Sonuçlar oldukça çarpıcı: 2025'te satılan bir hidrojenli aracın kilometre başına 175 gram CO2 salacağı öngörülürken, Avrupa'nın mevcut ve gelecekteki elektrik şebekesi göz önüne alındığında bataryalı bir elektrikli aracın salacağı CO2 miktarı sadece 63 gram. Bu da, bataryalı araçların içten yanmalı motorlara göre %73 daha temiz olduğu, hidrojenli araçların ise bu oranın sadece %26'da kaldığı anlamına geliyor. Hatta rapora göre hidrojenli araçların emisyon değerleri, geleneksel hibrit araçlarla neredeyse aynı seviyede.
Asıl Sorun Yakıtın Kendisi Değil, Üretim Şekli
Peki bu büyük farkın sebebi ne? Toyota Mirai veya Hyundai Nexo gibi hidrojenli araçlar da aslında bataryalı araçlar gibi elektrik motorlarıyla çalışıyor ve zararlı gaz salmıyor. ICCT'nin analizine göre asıl sorun, hidrojenin günümüzde nasıl üretildiğinde yatıyor.
"Hidrojenli araçlar, ancak ve ancak tamamen yenilenebilir elektrikle üretilen hidrojen kullanıldığında bataryalı araçlara benzer bir emisyon avantajı sunabilir. Bu tür 'yeşil hidrojen' ise şu anda Avrupa'da yeterli ölçekte üretilip kullanılamamaktadır."
Günümüzde ticari olarak üretilen hidrojenin neredeyse tamamı, "buhar reformasyonu" adı verilen bir işlemle doğal gazdan elde ediliyor. Bu süreçte metan, yüksek sıcaklıktaki buharla reaksiyona sokularak hidrojen üretilirken, yan ürün olarak atmosfere bol miktarda karbondioksit salınıyor. İşte hidrojenli araçların "kirli sırrı" da tam olarak burada gizli.
Gelecek "Yeşil" Hidrojende, Ama O Gelecek Ne Zaman?
Elbette bir de "yeşil hidrojen" adı verilen bir yöntem var. Bu yöntemde su, rüzgar veya güneş gibi yenilenebilir kaynaklardan elde edilen elektrikle elektroliz edilerek hidrojen ve oksijene ayrıştırılıyor. Eğer bu yeşil hidrojen denkleme dahil edilirse, hidrojenli bir aracın ömür boyu emisyonu kilometre başına 50 grama kadar düşüyor.
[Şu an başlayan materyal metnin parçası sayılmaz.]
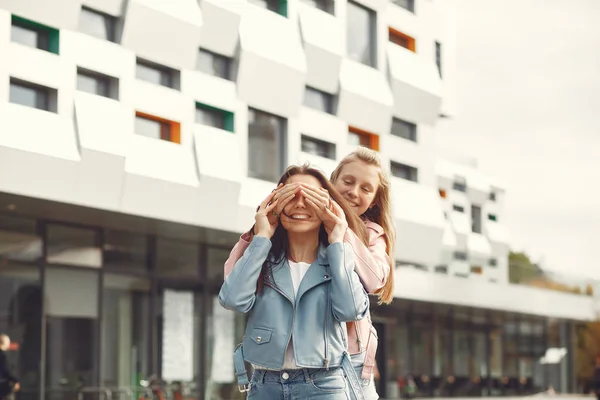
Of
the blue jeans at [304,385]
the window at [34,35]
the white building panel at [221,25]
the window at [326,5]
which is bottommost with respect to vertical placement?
the blue jeans at [304,385]

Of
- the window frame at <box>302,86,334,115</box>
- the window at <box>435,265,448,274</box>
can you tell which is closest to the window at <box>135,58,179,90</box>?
the window frame at <box>302,86,334,115</box>

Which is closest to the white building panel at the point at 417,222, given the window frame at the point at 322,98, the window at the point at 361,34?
the window frame at the point at 322,98

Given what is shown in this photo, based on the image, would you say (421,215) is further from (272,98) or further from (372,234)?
(372,234)

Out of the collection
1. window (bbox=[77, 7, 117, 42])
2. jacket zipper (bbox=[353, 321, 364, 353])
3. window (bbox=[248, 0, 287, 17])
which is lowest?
jacket zipper (bbox=[353, 321, 364, 353])

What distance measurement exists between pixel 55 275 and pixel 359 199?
15738mm

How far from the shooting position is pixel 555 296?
4316 centimetres

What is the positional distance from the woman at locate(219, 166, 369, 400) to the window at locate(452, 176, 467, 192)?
39.0 m

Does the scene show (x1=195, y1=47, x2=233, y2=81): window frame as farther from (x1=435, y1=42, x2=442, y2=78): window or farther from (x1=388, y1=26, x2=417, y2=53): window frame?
(x1=435, y1=42, x2=442, y2=78): window

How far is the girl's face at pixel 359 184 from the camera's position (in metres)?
4.72

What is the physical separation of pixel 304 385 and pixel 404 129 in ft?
78.2

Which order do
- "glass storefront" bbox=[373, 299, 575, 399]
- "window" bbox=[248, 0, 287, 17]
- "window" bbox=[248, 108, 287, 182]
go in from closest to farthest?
1. "window" bbox=[248, 108, 287, 182]
2. "window" bbox=[248, 0, 287, 17]
3. "glass storefront" bbox=[373, 299, 575, 399]

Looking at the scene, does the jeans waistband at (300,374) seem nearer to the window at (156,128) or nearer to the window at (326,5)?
the window at (156,128)

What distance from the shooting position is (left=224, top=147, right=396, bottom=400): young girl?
13.9 ft

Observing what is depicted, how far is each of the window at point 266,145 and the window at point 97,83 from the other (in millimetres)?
4015
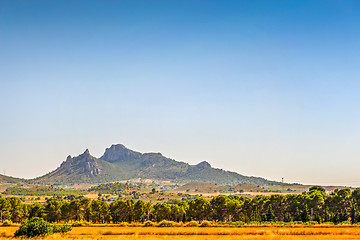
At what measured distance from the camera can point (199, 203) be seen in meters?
118

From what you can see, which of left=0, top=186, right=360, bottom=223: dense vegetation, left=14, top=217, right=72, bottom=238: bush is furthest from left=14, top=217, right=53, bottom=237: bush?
left=0, top=186, right=360, bottom=223: dense vegetation

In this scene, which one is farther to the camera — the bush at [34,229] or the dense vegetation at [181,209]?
the dense vegetation at [181,209]

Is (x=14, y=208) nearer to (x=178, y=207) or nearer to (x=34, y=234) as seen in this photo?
(x=178, y=207)

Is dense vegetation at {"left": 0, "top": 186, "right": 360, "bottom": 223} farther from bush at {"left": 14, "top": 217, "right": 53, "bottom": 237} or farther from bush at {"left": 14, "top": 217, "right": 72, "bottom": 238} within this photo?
bush at {"left": 14, "top": 217, "right": 53, "bottom": 237}

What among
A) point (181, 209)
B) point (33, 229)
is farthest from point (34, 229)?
point (181, 209)

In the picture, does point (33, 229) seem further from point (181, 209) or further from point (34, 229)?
point (181, 209)

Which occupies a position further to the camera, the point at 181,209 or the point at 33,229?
the point at 181,209

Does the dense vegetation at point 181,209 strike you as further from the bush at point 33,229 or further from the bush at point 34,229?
the bush at point 33,229

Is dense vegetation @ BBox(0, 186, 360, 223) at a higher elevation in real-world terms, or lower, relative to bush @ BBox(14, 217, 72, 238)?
lower

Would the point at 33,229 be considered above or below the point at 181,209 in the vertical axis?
above

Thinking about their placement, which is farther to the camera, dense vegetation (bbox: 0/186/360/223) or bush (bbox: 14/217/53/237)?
dense vegetation (bbox: 0/186/360/223)

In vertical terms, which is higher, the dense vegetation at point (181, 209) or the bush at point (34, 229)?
the bush at point (34, 229)

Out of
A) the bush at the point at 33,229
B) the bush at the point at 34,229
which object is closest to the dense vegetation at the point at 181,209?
the bush at the point at 34,229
Bu değer, bataryalı bir elektrikli araçtan bile daha temiz bir sonuç demek.
Ancak sorun şu ki, bu temiz hidrojen günümüzde neredeyse hiç üretilmiyor. 2023 yılında küresel hidrojen üretiminin %90'ı doğal gazdan sağlanırken, elektroliz yoluyla üretilen yeşil hidrojenin oranı %0.4'ün altındaydı. Bataryalı elektrikli araçların en büyük avantajı ise bugünün şartlarında bile daha temiz olmaları. Fosil yakıtların hala kullanıldığı bir elektrik şebekesine bağlandıklarında dahi içten yanmalı motorlardan daha az emisyon üretiyorlar ve şebekeler yeşillendikçe, onlar da otomatik olarak daha temiz hale geliyor.
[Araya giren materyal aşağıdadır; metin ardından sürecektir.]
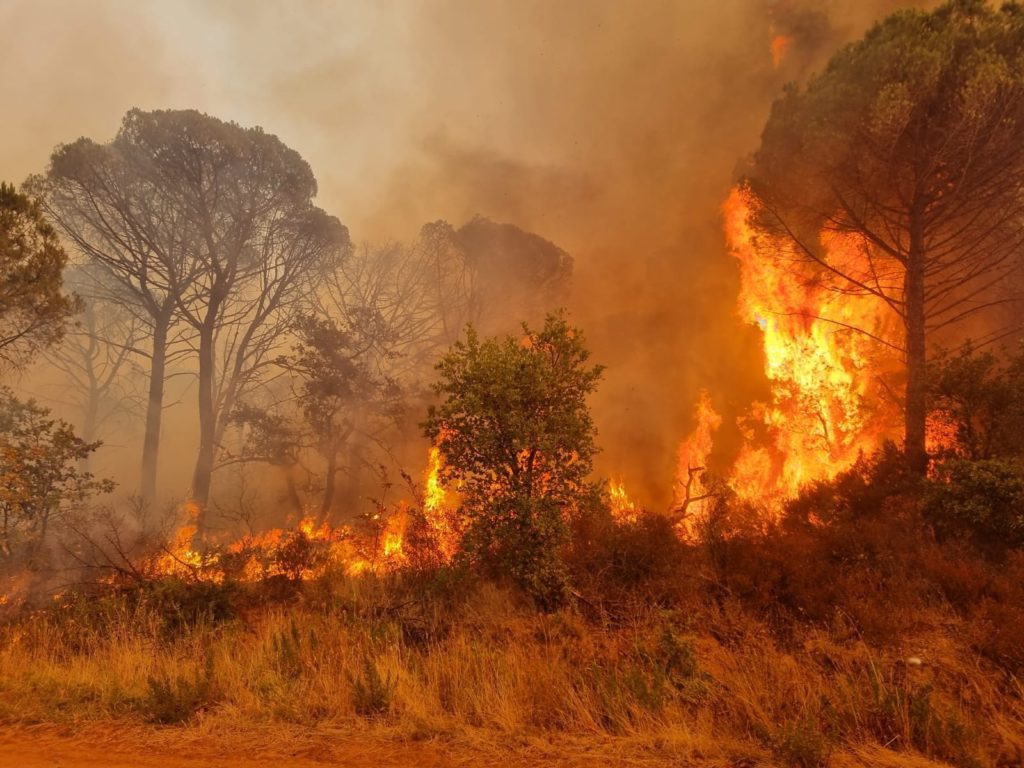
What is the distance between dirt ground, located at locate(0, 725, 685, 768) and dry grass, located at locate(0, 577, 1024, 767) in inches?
5.4

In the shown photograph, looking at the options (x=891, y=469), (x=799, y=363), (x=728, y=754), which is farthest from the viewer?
(x=799, y=363)

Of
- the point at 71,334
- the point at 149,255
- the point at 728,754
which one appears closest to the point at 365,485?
the point at 149,255

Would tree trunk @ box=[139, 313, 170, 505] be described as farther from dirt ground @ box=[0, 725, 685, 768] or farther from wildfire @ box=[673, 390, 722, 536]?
wildfire @ box=[673, 390, 722, 536]

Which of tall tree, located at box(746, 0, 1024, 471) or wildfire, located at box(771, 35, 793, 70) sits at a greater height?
wildfire, located at box(771, 35, 793, 70)

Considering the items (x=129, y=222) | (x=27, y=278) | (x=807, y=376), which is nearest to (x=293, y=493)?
(x=27, y=278)

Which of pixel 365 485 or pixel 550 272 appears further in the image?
pixel 550 272

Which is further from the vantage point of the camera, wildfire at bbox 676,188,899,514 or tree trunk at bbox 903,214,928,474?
wildfire at bbox 676,188,899,514

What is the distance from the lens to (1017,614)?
18.6 ft

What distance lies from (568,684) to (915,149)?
14.1 meters

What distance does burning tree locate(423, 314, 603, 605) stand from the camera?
779 centimetres

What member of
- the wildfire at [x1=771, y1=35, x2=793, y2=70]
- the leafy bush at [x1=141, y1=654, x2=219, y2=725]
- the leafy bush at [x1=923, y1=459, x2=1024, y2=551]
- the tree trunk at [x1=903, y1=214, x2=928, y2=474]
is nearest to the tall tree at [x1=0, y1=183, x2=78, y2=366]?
the leafy bush at [x1=141, y1=654, x2=219, y2=725]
Yine de hidrojenli araçları tamamen gözden çıkarmak için erken. Özellikle daha hızlı yakıt dolum süreleri, onları uzun yol kamyon taşımacılığı gibi alanlarda potansiyel bir çözüm haline getiriyor. Yetersiz altyapı ve düşük satış rakamlarına rağmen Honda, Hyundai, BMW ve Toyota gibi dev markaların bu teknolojiye yatırım yapmaya devam etmesi de gelecekte dengelerin değişebileceğinin bir işareti.